▶ [Exercise directions] Identify each line in the items below that contains the string "perspective" and copy those lines out. Case counts.

[Stored entries]
/---

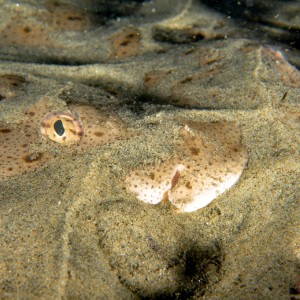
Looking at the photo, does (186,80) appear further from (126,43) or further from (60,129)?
(60,129)

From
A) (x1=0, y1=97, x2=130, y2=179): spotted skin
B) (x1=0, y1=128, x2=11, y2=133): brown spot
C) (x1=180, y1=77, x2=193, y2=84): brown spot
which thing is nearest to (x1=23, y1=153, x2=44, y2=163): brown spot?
(x1=0, y1=97, x2=130, y2=179): spotted skin

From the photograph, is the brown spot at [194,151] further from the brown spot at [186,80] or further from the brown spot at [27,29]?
the brown spot at [27,29]

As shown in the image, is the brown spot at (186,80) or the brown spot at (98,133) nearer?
the brown spot at (98,133)

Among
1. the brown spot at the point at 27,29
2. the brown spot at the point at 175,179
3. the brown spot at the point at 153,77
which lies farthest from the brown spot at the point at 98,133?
the brown spot at the point at 27,29

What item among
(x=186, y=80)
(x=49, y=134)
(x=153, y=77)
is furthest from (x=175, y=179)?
(x=153, y=77)

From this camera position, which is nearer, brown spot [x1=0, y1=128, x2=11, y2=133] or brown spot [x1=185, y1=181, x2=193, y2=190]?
brown spot [x1=185, y1=181, x2=193, y2=190]

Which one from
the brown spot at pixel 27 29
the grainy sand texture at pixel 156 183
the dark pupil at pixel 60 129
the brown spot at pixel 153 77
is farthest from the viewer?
the brown spot at pixel 27 29

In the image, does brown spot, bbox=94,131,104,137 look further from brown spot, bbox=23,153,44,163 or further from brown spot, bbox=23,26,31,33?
brown spot, bbox=23,26,31,33

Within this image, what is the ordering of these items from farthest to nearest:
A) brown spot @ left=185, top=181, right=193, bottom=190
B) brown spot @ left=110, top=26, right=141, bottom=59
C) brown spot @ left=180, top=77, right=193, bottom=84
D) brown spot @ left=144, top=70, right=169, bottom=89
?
brown spot @ left=110, top=26, right=141, bottom=59 < brown spot @ left=144, top=70, right=169, bottom=89 < brown spot @ left=180, top=77, right=193, bottom=84 < brown spot @ left=185, top=181, right=193, bottom=190
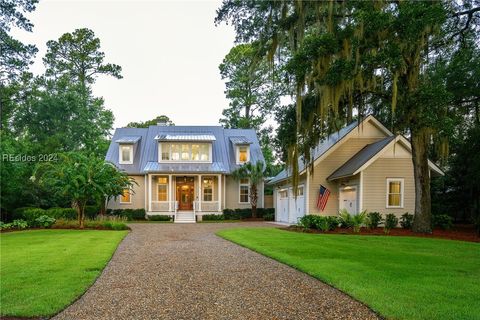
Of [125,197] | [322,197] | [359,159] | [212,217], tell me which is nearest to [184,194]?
[212,217]

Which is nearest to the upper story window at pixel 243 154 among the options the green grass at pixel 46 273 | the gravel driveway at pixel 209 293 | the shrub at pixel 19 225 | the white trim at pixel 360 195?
the white trim at pixel 360 195

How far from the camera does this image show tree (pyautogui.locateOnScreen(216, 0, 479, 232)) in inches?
303

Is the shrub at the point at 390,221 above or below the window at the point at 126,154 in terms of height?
below

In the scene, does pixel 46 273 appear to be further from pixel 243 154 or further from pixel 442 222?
pixel 243 154

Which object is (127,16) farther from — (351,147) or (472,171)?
(472,171)

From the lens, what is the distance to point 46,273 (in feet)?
21.7

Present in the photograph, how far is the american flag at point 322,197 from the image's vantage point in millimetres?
18094

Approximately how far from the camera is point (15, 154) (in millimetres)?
17156

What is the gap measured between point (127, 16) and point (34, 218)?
10.9 metres

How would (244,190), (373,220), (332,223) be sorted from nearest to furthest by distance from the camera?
(332,223)
(373,220)
(244,190)

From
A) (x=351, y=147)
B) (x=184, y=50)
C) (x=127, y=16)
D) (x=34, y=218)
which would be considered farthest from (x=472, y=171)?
(x=34, y=218)

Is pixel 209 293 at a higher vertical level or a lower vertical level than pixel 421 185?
lower

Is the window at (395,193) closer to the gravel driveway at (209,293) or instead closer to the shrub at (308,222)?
the shrub at (308,222)

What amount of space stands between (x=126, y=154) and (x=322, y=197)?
52.0ft
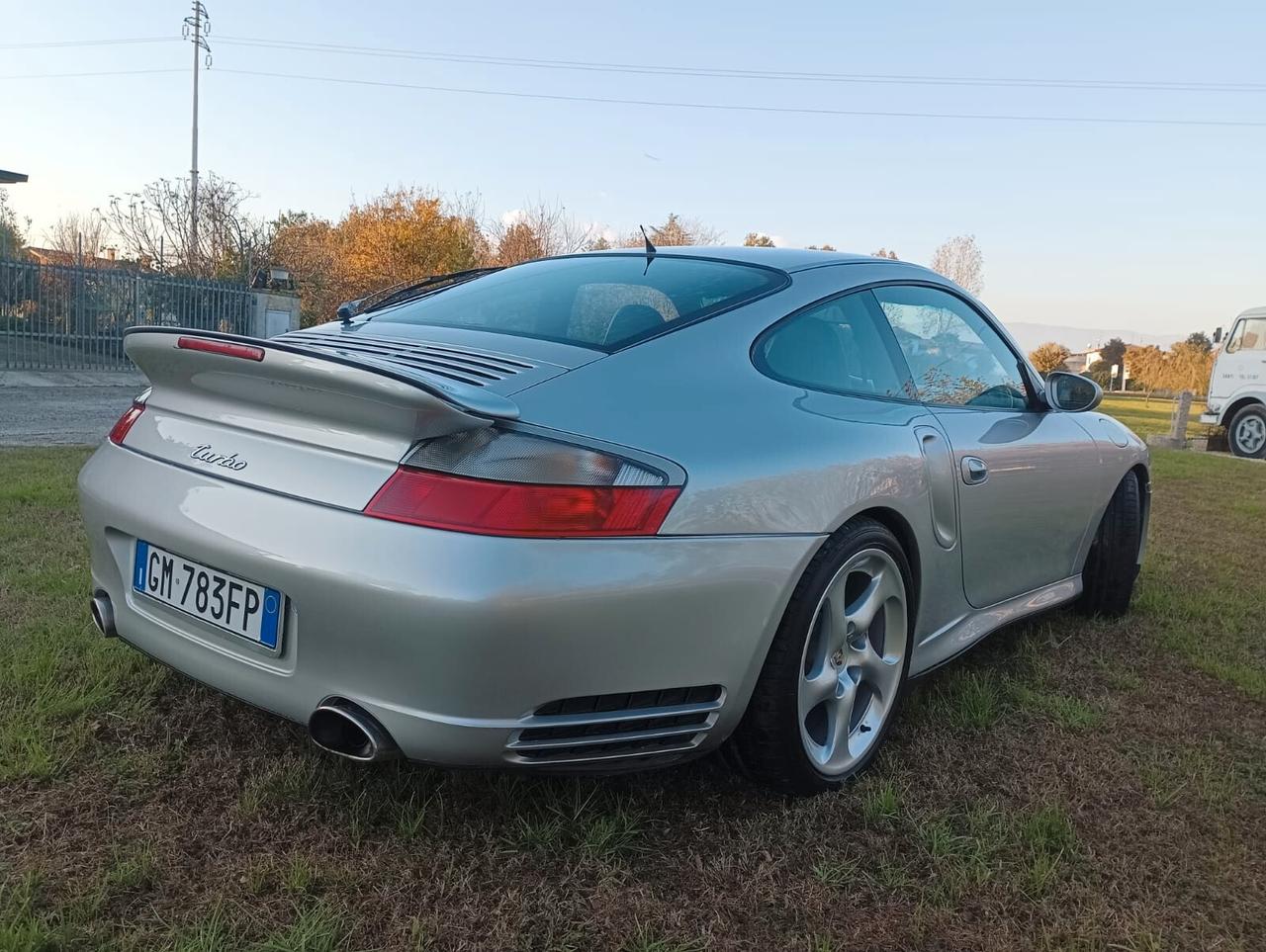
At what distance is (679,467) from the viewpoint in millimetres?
1786

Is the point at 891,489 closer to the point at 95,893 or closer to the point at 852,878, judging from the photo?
the point at 852,878

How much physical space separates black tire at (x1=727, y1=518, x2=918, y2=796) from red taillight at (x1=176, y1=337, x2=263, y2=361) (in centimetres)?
118

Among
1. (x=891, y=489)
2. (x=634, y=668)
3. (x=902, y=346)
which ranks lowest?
(x=634, y=668)

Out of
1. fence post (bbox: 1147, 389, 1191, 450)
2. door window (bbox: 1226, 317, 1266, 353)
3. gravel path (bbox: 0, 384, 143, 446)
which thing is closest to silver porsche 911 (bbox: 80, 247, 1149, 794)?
gravel path (bbox: 0, 384, 143, 446)

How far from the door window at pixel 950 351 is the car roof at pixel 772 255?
0.15 m

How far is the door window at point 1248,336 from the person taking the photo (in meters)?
14.7

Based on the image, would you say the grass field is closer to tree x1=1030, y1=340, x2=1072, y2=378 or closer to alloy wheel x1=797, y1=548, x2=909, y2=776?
alloy wheel x1=797, y1=548, x2=909, y2=776

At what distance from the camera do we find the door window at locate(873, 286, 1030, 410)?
9.01ft

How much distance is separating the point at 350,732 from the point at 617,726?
48cm

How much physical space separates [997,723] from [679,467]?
1.53 metres

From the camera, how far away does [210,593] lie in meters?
1.87

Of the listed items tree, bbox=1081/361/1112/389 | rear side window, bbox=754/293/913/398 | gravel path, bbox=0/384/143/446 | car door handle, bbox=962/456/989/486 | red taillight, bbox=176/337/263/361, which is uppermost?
rear side window, bbox=754/293/913/398

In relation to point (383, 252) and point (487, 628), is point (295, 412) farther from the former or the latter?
point (383, 252)

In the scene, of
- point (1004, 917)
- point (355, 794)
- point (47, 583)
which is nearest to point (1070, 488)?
point (1004, 917)
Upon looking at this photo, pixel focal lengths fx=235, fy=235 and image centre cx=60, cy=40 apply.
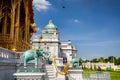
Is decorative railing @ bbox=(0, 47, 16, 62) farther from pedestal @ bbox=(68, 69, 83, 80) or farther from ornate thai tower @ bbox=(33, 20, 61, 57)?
ornate thai tower @ bbox=(33, 20, 61, 57)

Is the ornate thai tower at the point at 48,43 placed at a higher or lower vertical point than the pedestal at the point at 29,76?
higher

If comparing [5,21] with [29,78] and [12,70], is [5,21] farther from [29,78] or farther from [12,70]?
[29,78]

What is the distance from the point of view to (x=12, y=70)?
1644 cm

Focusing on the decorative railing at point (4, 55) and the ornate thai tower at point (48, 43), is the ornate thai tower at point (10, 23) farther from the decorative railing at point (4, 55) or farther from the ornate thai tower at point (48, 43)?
the ornate thai tower at point (48, 43)

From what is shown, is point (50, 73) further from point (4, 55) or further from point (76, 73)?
point (4, 55)

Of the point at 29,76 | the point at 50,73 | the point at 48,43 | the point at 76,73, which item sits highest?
the point at 48,43

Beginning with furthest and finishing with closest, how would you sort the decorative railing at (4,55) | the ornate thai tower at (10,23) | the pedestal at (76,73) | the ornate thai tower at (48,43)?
the ornate thai tower at (48,43), the pedestal at (76,73), the ornate thai tower at (10,23), the decorative railing at (4,55)

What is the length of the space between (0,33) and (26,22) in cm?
529

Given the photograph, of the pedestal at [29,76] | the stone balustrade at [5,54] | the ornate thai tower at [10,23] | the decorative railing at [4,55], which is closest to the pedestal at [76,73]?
the ornate thai tower at [10,23]

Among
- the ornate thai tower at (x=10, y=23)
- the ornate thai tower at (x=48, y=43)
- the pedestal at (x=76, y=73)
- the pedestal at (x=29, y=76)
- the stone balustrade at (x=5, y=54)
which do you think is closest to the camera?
the pedestal at (x=29, y=76)

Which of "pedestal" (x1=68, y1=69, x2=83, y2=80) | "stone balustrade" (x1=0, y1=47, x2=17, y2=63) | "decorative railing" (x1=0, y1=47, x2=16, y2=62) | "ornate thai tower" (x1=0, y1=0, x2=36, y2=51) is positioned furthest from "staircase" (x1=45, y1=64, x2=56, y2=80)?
"pedestal" (x1=68, y1=69, x2=83, y2=80)

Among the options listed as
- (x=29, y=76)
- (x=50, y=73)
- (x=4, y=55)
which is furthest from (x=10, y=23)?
(x=29, y=76)

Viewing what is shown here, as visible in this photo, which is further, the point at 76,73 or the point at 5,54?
the point at 76,73

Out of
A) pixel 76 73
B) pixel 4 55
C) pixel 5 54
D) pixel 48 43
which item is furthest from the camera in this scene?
pixel 48 43
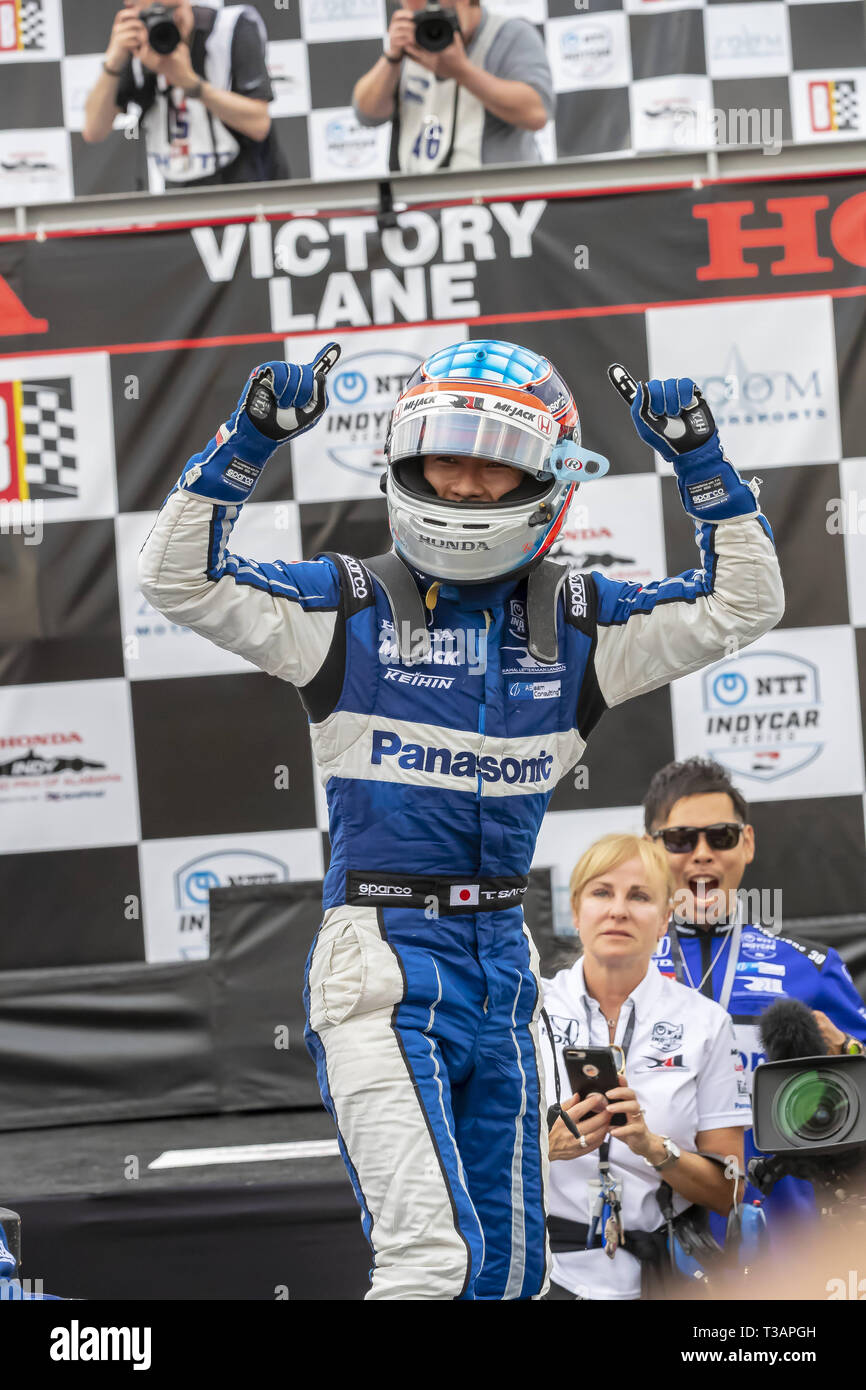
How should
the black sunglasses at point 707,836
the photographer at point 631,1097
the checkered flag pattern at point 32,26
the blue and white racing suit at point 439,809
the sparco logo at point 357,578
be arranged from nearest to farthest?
the blue and white racing suit at point 439,809
the sparco logo at point 357,578
the photographer at point 631,1097
the black sunglasses at point 707,836
the checkered flag pattern at point 32,26

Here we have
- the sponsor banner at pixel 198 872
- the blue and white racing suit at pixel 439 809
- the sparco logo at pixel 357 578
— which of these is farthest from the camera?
the sponsor banner at pixel 198 872

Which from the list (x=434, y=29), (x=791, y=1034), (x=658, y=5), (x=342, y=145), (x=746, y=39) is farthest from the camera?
(x=342, y=145)

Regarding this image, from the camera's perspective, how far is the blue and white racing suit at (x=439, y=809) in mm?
2244

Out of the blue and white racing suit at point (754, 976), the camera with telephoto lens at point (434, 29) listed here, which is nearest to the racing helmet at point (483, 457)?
the blue and white racing suit at point (754, 976)

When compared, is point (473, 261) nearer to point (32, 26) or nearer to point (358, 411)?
point (358, 411)

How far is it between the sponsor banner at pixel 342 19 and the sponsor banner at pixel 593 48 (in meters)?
0.62

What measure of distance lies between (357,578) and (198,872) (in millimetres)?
2452

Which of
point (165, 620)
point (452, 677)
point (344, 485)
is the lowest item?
point (452, 677)

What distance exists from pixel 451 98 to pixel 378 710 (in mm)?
3373

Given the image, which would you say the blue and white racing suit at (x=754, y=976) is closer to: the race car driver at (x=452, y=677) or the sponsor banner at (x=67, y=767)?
the race car driver at (x=452, y=677)

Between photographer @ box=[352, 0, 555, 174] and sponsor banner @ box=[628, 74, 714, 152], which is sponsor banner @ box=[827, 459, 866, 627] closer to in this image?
sponsor banner @ box=[628, 74, 714, 152]

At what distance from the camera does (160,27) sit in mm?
5113

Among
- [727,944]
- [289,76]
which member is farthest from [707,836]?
[289,76]
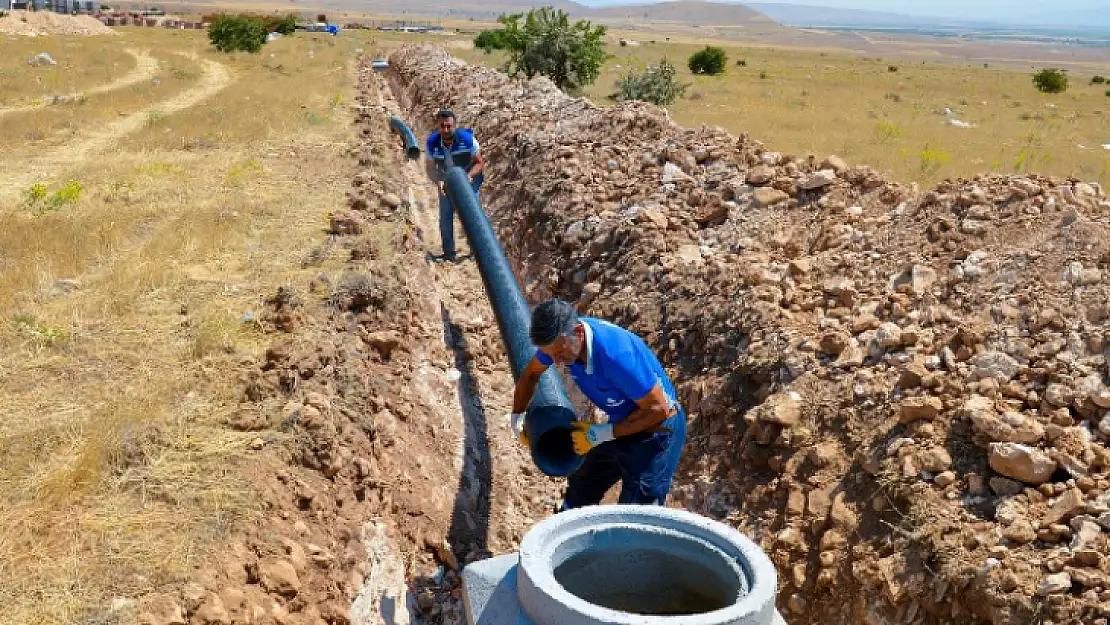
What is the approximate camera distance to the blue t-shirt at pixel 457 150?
10617 millimetres

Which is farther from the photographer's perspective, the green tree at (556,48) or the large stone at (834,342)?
the green tree at (556,48)

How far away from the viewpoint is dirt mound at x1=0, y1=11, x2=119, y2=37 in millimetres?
43781

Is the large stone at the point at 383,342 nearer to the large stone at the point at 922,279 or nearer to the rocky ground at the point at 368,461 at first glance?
the rocky ground at the point at 368,461

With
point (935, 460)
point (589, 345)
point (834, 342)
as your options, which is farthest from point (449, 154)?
point (935, 460)

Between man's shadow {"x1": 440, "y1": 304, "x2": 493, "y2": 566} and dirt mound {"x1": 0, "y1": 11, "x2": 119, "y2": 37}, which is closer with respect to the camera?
man's shadow {"x1": 440, "y1": 304, "x2": 493, "y2": 566}

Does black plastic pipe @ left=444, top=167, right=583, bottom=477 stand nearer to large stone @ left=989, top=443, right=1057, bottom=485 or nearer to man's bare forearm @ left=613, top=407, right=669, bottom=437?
man's bare forearm @ left=613, top=407, right=669, bottom=437

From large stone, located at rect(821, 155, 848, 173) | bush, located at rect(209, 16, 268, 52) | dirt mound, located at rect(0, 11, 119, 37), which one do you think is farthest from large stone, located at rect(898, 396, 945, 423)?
dirt mound, located at rect(0, 11, 119, 37)

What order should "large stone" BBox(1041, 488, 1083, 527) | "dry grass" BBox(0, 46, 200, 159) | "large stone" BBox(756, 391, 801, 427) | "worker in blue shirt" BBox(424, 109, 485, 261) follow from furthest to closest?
"dry grass" BBox(0, 46, 200, 159) < "worker in blue shirt" BBox(424, 109, 485, 261) < "large stone" BBox(756, 391, 801, 427) < "large stone" BBox(1041, 488, 1083, 527)

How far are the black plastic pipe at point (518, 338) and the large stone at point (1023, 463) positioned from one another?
2.46 meters

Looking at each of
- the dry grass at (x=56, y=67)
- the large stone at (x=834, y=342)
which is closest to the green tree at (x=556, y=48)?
the dry grass at (x=56, y=67)

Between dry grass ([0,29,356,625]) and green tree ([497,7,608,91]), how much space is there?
13509 millimetres

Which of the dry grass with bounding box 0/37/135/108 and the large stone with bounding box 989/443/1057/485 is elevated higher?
the dry grass with bounding box 0/37/135/108

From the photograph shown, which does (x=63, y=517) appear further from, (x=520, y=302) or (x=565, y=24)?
(x=565, y=24)

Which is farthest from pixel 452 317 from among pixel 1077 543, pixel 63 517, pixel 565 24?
pixel 565 24
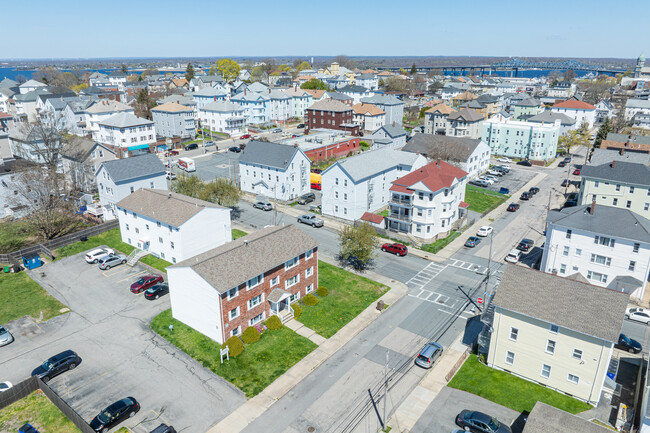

\---

▶ [The completed task]
Regarding this image, from the camera's perspective, how far is the blue and white racing suit at (x=439, y=809) in mm?
Which is farther from the photographer's perspective, the green tree at (556,48) or the large stone at (834,342)?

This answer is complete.